No âmbito do direito das obrigações, é capítulo indispensável a distinção entre os direitos pessoais e os direitos reais.

No contexto desta discussão, a doutrina menciona figuras híbridas ou intermédias, que se situam entre os direitos pessoais e os direitos reais.

Neste artigo, merecem destaque duas espécies: as obrigações propter rem e os ônus reais.

2. O que são ônus reais?

Pode-se conceituar como ônus reais as obrigações que limitam o uso e o gozo da propriedade, constituindo gravames ou direitos oponíveis erga omnes, a exemplo da renda constituída sobre imóvel.[1]

Outro exemplo típico de ônus real é o caso da hipoteca constituída sobre um imóvel.

3. O que são obrigações propter rem?

A melhor apreensão conceitual das obrigações propter rem (ou obrigações ambulatórias) encontra-se insculpida na obra de Silvio Rodrigues, para quem:

“A obrigação `propter rem’ é aquela em que o devedor, por ser titular de um direito sobre uma coisa, fica sujeito a determinada prestação que, por conseguinte, não derivou da manifestação expressa ou tácita de sua vontade. O que o faz devedor é a circunstância de ser titular do direito real, e tanto isso é verdade que ele se libera da obrigação se renunciar a esse direito”[2]

Gonçalves conceitua tais obrigações como as que recaem sobre uma pessoa, por força de determinado direito real. Tratam-se de obrigações que só existem em razão da situação jurídica do obrigado, de titular do domínio ou de detentor de certa coisa.[3]

Pode-se citar alguns exemplos desta espécie obrigacional: a obrigação do pagamento de taxas condominiais, a obrigação que tem o dono da coisa perdida de recompensar e indenizar o descobridor (art. 1.234); obrigação do condômino de não alterar a fachada do prédio; obrigação do proprietário de imóvel em prédio de não prejudicar a segurança, o sossego e a saúde dos vizinhos (art. 1.277) do CC.[4]

4. Quais as diferenças entre obrigações propter rem e ônus reais?

No que atine às distinções entre obrigações propter rem e os ônus reais, são elucidativas as lições de Carlos Roberto Gonçalves, que trata a questão sob quatro prismas. Para o autor, (a) a responsabilidade pelo ônus real é limitada ao bem onerado, limite que não existe no âmbito das obrigações propter rem; (b) o ônus real desaparece com o perecimento do objeto, o que não se dá com a obrigação propter rem, que pode permanecer, ainda que a coisa pereça; (c) os ônus reais implicam sempre uma prestação positiva, enquanto a obrigação propter rem pode surgir com uma prestação negativa; (d) e, por fim, nos ônus reais, a ação cabível é de natureza real, ao passo que nas obrigações propter rem, é de índole pessoal.

O que fazer:
a) Liste todos os exemplos de obrigações propter rem mencionados no texto sobre direitos pessoais e reais.
b) No texto sobre direitos pessoais e reais, pegue o trecho que começa pelas palavras contendo "4. Quais as" e termina em "de índole pessoal.", troque "prismas" por "aspectos" e escreva-o de novo.
As linhas que vêm depois deste texto não serão usadas.

Material fornecido:
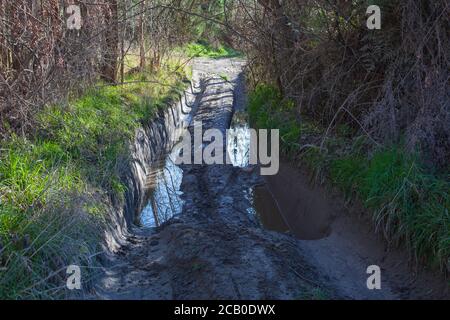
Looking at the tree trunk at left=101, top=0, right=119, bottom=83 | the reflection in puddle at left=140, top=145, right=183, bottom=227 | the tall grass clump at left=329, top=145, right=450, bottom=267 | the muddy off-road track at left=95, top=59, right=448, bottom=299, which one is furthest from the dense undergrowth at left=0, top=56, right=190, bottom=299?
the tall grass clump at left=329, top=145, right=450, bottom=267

Em resposta:
a)
- a obrigação do pagamento de taxas condominiais
- a obrigação que tem o dono da coisa perdida de recompensar e indenizar o descobridor (art. 1.234)
- a obrigação do condômino de não alterar a fachada do prédio
- a obrigação do proprietário de imóvel em prédio de não prejudicar a segurança, o sossego e a saúde dos vizinhos (art. 1.277)

b)
4. Quais as diferenças entre obrigações propter rem e ônus reais?

No que atine às distinções entre obrigações propter rem e os ônus reais, são elucidativas as lições de Carlos Roberto Gonçalves, que trata a questão sob quatro aspectos. Para o autor, (a) a responsabilidade pelo ônus real é limitada ao bem onerado, limite que não existe no âmbito das obrigações propter rem; (b) o ônus real desaparece com o perecimento do objeto, o que não se dá com a obrigação propter rem, que pode permanecer, ainda que a coisa pereça; (c) os ônus reais implicam sempre uma prestação positiva, enquanto a obrigação propter rem pode surgir com uma prestação negativa; (d) e, por fim, nos ônus reais, a ação cabível é de natureza real, ao passo que nas obrigações propter rem, é de índole pessoal.